Auf dem zweiten Album gehts deutlich heftiger zur Sache, gleich beim Opener Dawn Of A Million Souls dröhnen die Gitarren mit ’ner Hammond-Orgel um die Wette, dass es eine Freude ist – und Russell Allen plus Damian Wilson am Mikro geht eh immer. Die folgenden Stücke (Journey On The Waves Of Time, To The Quasar, Through The Wormhole, Out Of The White Hole) sind relativ geradliniger Heavy Metal mit fetter Produktion und ein paar versprengten Schnörkeln, die den Flug durchs Universum beschreiben. Genau in der Mitte dieser Songs ist aber noch das absolute Highlight der beiden Alben platziert: Into The Black Hole. In diesem Stück fährt Meister Lucassen die fettesten Geschütze an Analog-Synthies, Gitarren und sonstigem Bombast auf, um damit eine der besten Gesangsleistungen von Bruce Dickinson zu untermalen, die dieser je aufgenommen hat.
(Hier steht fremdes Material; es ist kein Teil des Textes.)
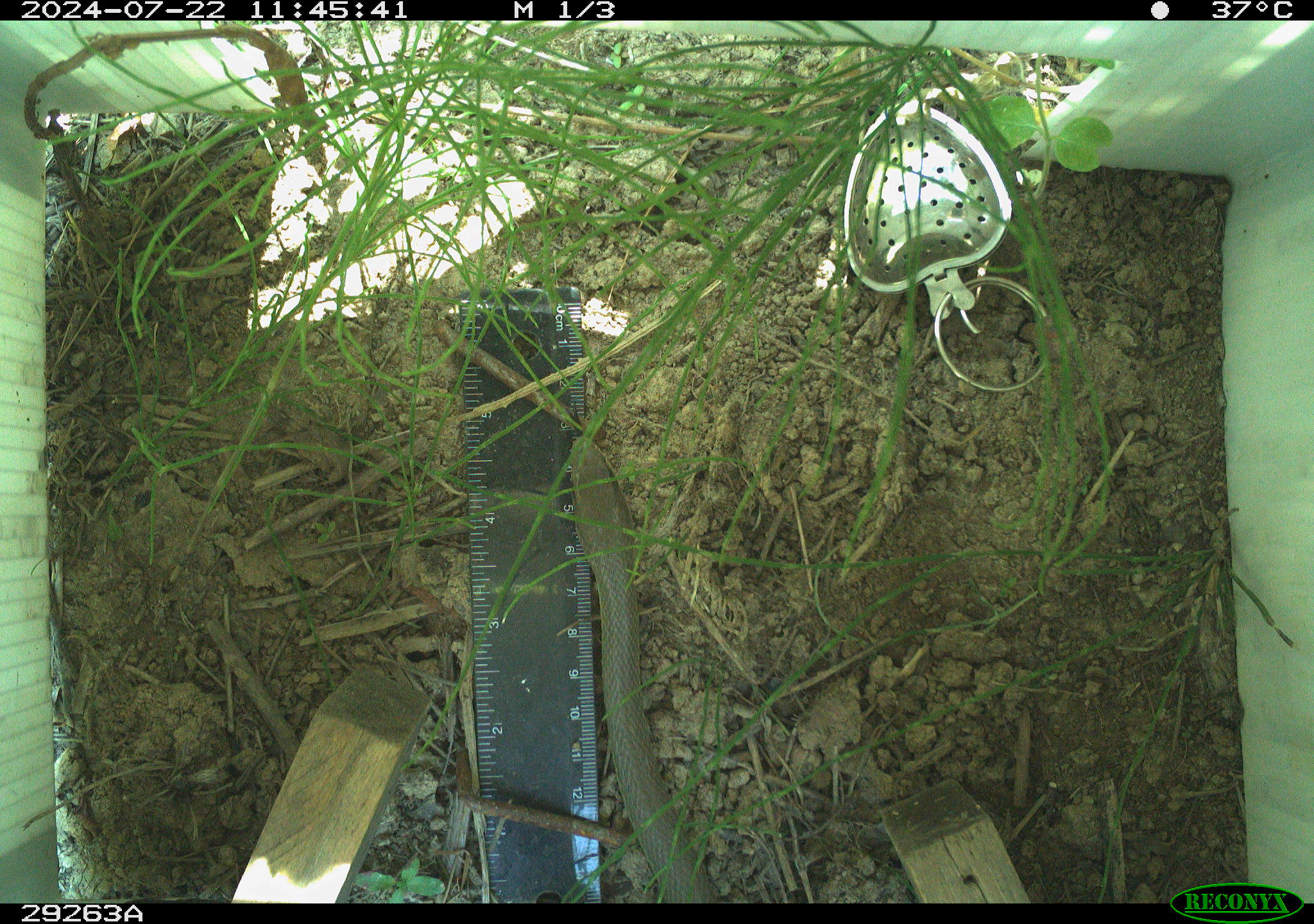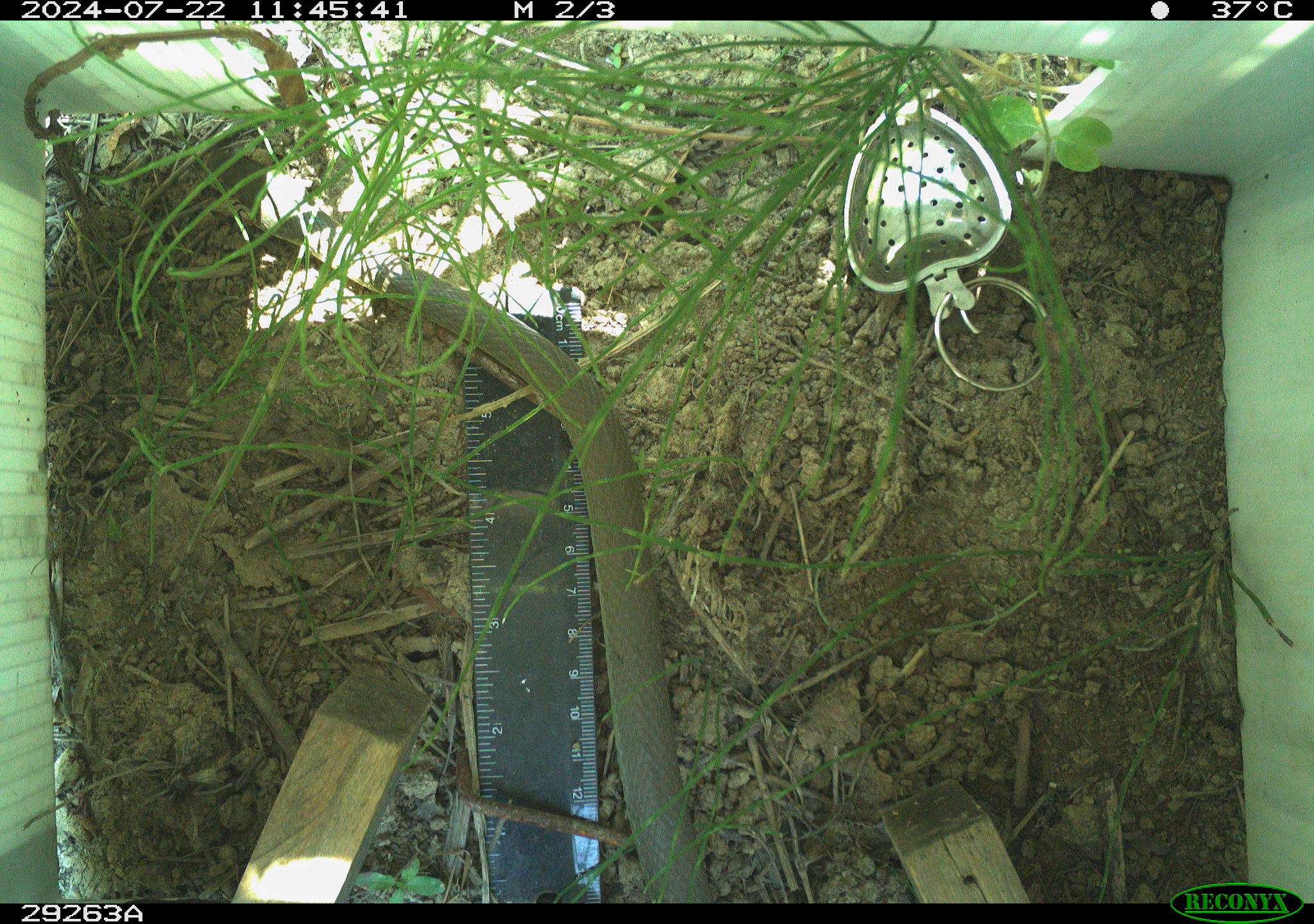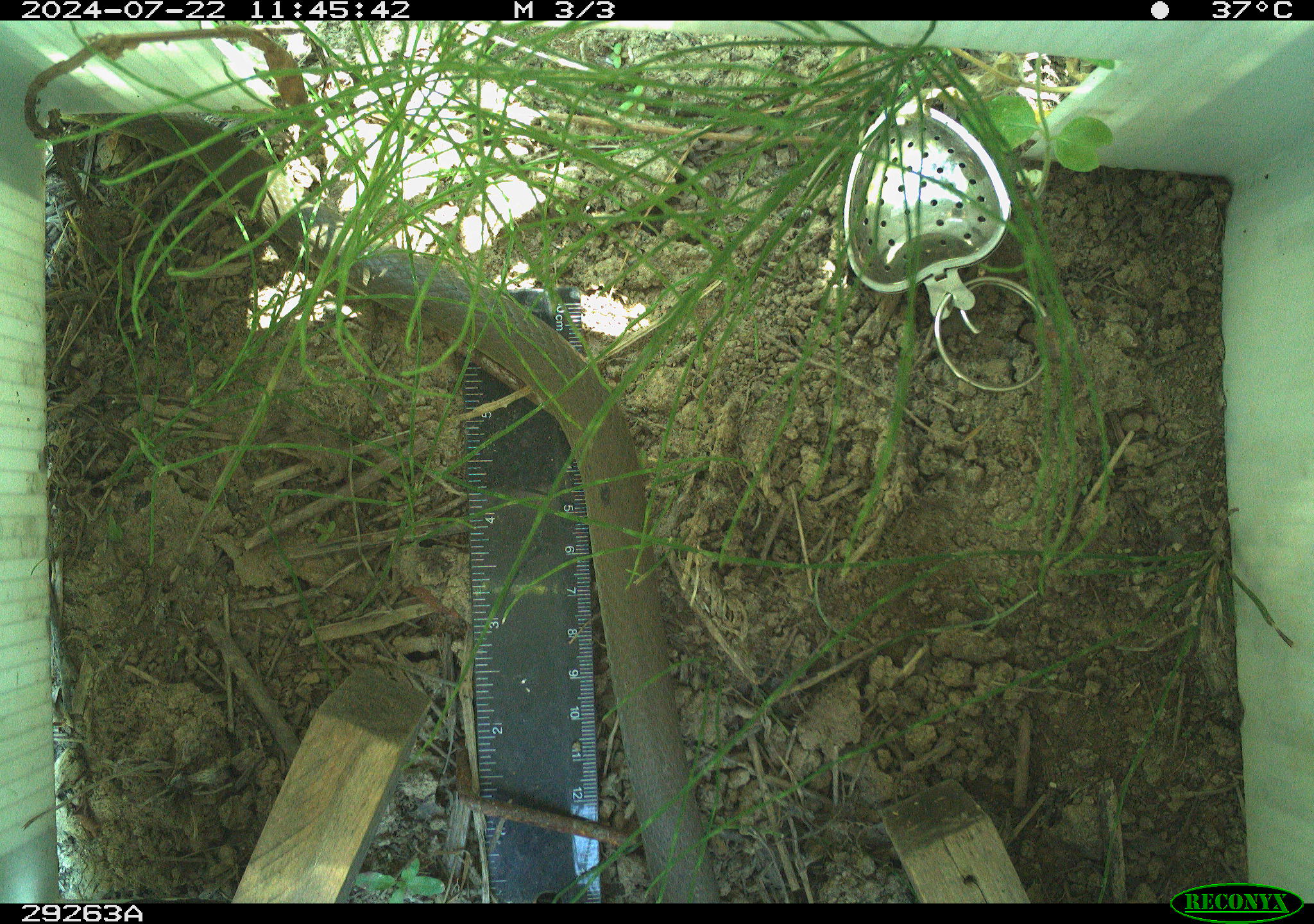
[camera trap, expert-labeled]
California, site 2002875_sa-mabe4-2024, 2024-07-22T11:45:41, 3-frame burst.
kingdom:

Auf rund 10 Minuten hat man hier sämtliche Trademarks der beiden Alben knackig zusammengefasst.

Fazit: Als spaciger Trip (im wahrsten Sinne des Wortes) funktioniert das auch heute noch prima, man sollte sich aber schon die Zeit nehmen die Alben am Stück zu hören, weil die Songs eh ineinander übergehen und eine Gesamtgeschichte erzählen.